__THE PROBLEM__: Continue the passage below about recovering from bulimia, starting right after its last sentence.

__DOCUMENT TEXT__:
Bulimia led to shame. “Deep shame, and deep secrecy, which leads to more shame. I was 39 before I could form a proper romantic relationship, because I was so deeply ashamed of myself.”

How did she start to recover? “Learning that what I was feeling about food and my body wasn’t a personal flaw. It was actually a normal response to living in a culture that disrespects bigness and a life of severely restricting food. That gave me huge relief. First I found intuitive eating, then I found weight-neutral healthcare and both those things made a bit of a difference. Then I found body-image coaching from a trauma perspective, and cognitive behavioural coaching. These days I can eat freely, see photos of myself and go to social functions without food and body thoughts haranguing me. I’d love to see every woman have that freedom.”

__EXCERPTED RECORDS__:
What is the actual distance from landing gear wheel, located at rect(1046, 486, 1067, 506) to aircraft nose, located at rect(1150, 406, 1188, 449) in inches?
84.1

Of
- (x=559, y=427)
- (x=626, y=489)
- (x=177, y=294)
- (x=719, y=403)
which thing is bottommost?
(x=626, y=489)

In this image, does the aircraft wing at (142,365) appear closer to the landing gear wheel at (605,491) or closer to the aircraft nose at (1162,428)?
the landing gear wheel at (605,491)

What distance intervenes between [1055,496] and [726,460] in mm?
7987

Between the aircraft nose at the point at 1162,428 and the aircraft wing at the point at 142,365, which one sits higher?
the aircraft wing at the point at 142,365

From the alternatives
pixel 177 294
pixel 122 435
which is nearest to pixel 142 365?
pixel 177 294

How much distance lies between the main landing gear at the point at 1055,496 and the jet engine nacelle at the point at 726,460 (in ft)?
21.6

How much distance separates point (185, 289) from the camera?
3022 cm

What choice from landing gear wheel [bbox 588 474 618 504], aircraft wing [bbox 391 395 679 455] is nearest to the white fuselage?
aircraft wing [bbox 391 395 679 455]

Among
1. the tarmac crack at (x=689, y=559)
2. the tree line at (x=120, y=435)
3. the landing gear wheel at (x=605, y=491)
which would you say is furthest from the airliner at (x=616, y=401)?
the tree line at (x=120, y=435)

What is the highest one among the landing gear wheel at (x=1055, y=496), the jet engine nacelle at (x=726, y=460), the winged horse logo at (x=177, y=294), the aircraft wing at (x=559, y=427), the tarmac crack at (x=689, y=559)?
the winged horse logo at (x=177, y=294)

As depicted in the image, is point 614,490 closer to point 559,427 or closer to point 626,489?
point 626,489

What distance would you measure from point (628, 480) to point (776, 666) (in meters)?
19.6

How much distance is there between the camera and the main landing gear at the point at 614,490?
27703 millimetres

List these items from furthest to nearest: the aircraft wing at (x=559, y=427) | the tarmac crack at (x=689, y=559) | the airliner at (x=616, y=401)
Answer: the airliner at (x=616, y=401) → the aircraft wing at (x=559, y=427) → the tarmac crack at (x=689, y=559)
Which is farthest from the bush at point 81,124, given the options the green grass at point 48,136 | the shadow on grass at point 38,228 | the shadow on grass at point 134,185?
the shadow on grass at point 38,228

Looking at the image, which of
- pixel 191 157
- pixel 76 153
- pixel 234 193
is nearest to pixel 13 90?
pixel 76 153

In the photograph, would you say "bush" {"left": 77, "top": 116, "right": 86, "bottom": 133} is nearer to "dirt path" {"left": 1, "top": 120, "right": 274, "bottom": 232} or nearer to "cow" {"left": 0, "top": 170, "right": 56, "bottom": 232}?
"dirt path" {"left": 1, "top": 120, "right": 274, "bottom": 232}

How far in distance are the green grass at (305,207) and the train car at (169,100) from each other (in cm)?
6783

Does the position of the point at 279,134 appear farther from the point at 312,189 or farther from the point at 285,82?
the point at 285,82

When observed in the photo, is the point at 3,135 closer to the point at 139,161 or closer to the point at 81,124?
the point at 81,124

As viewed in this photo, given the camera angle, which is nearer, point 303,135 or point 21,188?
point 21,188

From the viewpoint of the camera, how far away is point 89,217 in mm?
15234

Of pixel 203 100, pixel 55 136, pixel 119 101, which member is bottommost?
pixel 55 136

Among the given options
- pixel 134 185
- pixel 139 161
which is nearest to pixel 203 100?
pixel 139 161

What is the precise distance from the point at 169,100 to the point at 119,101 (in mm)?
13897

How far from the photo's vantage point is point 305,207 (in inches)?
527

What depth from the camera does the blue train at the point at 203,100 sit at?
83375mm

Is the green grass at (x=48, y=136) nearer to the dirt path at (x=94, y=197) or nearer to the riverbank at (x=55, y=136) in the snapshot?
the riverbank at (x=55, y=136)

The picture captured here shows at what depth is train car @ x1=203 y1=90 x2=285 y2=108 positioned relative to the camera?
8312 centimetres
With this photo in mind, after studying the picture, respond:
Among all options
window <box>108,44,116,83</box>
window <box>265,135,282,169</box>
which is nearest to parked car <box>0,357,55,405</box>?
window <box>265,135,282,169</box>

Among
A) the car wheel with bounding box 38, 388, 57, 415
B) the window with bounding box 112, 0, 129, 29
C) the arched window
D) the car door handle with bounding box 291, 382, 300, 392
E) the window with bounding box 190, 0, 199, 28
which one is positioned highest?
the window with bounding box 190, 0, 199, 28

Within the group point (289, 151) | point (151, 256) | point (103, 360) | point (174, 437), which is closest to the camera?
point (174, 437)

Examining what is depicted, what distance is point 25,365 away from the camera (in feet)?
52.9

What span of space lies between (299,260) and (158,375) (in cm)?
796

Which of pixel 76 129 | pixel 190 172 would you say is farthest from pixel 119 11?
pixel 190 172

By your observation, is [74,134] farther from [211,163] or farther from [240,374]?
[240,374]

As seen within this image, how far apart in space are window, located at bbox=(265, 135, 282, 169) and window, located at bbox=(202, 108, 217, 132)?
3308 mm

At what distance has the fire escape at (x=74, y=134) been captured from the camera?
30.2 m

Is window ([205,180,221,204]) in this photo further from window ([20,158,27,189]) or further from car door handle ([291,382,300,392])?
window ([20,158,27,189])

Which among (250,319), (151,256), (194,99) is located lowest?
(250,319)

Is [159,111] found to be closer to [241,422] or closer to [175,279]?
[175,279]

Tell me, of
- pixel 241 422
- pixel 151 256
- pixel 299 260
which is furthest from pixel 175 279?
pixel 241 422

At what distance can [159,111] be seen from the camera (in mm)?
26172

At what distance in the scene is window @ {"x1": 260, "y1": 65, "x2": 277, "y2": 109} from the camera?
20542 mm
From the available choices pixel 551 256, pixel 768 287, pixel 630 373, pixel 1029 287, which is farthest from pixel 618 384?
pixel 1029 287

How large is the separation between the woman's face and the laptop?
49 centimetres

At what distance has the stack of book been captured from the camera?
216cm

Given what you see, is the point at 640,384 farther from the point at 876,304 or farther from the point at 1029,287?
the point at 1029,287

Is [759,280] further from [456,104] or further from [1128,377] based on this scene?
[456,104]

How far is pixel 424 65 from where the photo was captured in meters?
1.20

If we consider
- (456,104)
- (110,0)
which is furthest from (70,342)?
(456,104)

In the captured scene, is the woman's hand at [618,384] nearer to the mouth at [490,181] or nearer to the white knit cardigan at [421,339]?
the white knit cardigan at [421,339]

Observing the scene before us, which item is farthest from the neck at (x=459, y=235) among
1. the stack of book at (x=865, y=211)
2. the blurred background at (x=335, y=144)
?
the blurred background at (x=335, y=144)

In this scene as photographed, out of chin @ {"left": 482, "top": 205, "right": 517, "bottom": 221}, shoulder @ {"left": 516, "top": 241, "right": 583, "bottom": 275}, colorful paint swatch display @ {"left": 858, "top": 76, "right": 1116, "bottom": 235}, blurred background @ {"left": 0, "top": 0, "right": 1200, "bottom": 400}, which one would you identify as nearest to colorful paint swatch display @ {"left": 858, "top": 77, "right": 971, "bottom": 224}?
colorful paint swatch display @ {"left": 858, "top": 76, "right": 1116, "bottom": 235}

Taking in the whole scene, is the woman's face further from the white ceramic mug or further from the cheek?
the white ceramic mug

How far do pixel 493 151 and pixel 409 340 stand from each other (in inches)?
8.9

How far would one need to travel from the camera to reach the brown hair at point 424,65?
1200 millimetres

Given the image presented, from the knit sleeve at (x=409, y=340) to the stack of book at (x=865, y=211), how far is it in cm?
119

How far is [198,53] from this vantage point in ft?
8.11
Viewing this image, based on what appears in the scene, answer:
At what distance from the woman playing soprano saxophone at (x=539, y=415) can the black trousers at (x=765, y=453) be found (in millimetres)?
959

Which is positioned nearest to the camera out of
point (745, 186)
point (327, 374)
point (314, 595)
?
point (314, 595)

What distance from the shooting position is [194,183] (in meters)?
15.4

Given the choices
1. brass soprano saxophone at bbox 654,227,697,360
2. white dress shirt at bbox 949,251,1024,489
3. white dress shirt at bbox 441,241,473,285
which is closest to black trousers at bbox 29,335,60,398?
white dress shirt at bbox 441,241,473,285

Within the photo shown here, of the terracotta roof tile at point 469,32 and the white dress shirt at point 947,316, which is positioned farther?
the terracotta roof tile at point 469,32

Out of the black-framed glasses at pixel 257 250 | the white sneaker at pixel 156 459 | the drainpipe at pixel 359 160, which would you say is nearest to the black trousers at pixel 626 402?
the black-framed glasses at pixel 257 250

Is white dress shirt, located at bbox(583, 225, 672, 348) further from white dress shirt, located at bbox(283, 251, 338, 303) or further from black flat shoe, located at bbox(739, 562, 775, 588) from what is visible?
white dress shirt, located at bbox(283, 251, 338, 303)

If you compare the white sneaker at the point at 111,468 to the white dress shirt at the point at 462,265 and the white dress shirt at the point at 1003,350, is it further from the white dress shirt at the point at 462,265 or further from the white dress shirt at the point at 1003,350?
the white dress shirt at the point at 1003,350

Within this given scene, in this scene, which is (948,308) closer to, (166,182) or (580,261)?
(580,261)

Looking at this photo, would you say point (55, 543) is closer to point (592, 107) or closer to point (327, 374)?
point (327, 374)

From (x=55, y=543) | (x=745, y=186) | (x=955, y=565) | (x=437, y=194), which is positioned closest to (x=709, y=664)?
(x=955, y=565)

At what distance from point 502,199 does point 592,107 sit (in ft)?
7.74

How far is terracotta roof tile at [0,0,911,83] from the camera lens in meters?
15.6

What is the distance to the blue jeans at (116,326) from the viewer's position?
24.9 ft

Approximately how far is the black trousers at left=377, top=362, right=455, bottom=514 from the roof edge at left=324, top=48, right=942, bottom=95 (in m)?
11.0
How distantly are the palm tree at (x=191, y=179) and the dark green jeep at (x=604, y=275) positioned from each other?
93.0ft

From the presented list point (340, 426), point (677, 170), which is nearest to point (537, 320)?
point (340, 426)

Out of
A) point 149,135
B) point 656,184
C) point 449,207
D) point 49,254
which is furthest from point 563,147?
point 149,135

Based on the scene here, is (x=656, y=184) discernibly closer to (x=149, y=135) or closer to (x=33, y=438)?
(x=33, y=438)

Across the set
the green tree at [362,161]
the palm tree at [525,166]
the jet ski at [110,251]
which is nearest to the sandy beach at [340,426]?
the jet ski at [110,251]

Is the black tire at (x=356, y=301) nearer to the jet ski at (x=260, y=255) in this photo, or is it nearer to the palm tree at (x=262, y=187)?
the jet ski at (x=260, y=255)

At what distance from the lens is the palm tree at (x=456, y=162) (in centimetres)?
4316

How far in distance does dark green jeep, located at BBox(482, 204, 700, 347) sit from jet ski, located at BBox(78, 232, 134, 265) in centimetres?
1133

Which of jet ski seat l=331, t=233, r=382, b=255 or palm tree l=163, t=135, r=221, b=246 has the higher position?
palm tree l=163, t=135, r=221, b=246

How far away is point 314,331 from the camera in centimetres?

__THE ANSWER__:
To rewind briefly, what is weight-neutral healthcare? “It’s healthcare delivered outside of a weight perspective. The focus is on health behaviours rather than measuring weight, which is largely out of our control. It’s very hard to find weight-neutral health providers in New Zealand. But they’re becoming more prevalent, particularly in the States and the U.K.”

It’s rare to find coaches like her: coaches using trauma-informed CBT (Cognitive Behavioural Therapy), challenging internalised anti-fat bias, intuitive eating, and thinking – from a feminist perspective. “I believe the way we’re socialised as women has such a big impact on what we’re indoctrinated to believe, and once we really get insight into that, we get so much empowerment, and improvements in our health.”